Derrida on Fear and Writing

French philosopher Jacques Derrida on the fear of writing (from the 2002 documentary Derrida):

…when I don’t write, there is a very strange moment before I go to sleep… all of a sudden I’m terrified by what I’m doing. I tell myself: ‘You’re crazy to write this!’ …what can I compare it to? Imagine a child who does something horrible. Freud talks of childhood dreams where one dreams of being naked and terrified because everyone sees that they’re naked. In any case, in this half sleep I have the impression that I’ve done something criminal, disgraceful, unavowable, that I shouldn’t have done. And somebody is telling me: ‘But you’re mad to have done that’. And this is something I truly believe in my half sleep.
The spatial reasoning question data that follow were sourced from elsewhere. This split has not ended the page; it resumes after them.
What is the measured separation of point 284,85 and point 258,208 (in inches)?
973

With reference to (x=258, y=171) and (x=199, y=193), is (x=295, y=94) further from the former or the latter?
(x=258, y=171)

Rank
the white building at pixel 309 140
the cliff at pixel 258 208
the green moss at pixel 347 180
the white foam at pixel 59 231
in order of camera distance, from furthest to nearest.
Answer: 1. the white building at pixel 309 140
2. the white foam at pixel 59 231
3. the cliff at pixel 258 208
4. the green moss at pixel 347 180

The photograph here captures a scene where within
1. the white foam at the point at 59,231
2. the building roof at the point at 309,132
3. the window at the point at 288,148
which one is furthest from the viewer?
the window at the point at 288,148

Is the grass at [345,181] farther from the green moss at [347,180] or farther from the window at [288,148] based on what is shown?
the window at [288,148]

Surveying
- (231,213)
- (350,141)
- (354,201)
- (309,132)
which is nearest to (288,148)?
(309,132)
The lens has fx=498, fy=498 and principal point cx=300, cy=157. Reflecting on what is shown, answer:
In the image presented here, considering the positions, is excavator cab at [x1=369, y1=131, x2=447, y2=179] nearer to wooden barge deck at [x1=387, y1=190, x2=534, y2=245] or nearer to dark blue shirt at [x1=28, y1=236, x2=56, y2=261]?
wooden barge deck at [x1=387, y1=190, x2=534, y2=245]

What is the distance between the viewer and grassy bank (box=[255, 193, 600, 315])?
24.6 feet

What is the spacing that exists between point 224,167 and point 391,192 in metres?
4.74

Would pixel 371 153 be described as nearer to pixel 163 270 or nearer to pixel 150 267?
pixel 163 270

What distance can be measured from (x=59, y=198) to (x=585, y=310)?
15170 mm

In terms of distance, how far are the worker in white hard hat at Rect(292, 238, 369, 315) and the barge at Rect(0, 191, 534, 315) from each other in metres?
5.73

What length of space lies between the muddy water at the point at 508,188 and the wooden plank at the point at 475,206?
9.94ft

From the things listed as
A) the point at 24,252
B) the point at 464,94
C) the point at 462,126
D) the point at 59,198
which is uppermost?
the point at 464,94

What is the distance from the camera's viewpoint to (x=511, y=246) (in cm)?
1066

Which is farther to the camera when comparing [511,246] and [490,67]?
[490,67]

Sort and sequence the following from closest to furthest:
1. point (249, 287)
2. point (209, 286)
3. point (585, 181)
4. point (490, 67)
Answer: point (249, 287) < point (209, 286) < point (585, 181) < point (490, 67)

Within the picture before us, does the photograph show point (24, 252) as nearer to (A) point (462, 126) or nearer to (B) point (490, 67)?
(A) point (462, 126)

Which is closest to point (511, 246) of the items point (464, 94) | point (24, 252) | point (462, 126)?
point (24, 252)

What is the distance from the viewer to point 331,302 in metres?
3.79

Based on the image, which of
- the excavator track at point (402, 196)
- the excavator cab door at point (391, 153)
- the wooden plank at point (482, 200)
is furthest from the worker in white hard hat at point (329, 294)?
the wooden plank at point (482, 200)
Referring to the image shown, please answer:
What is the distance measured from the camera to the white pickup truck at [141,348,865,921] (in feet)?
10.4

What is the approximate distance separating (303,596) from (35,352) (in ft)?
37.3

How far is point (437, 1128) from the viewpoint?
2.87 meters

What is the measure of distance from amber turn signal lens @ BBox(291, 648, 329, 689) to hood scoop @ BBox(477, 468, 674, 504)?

And the implied command in this is: ‘Stop everything! Take it back! Burn your papers! What you are doing is inadmissible!’ But once I wake up, it’s over. What this means or how I interpret this is that when I’m awake, conscious, working, in a certain way I am more unconscious than in my half sleep. When I’m in that half sleep there’s a kind of vigilance that tells me the truth. First of all, it tells me that what I’m doing is very serious. But when I’m awake and working this vigilance is actually asleep. It’s not the stronger of the two. And so I do what must be done.

In this clip, Derrida speaks with no-nonsense clarity, self-reflexive insight and honesty. He shows amazing courage to admit to his insecurities as a public intellectual. The doubt that Derrida voices applies to anyone who is honest about the difficulties of writing something original for a public audience: ’I do what must be done’.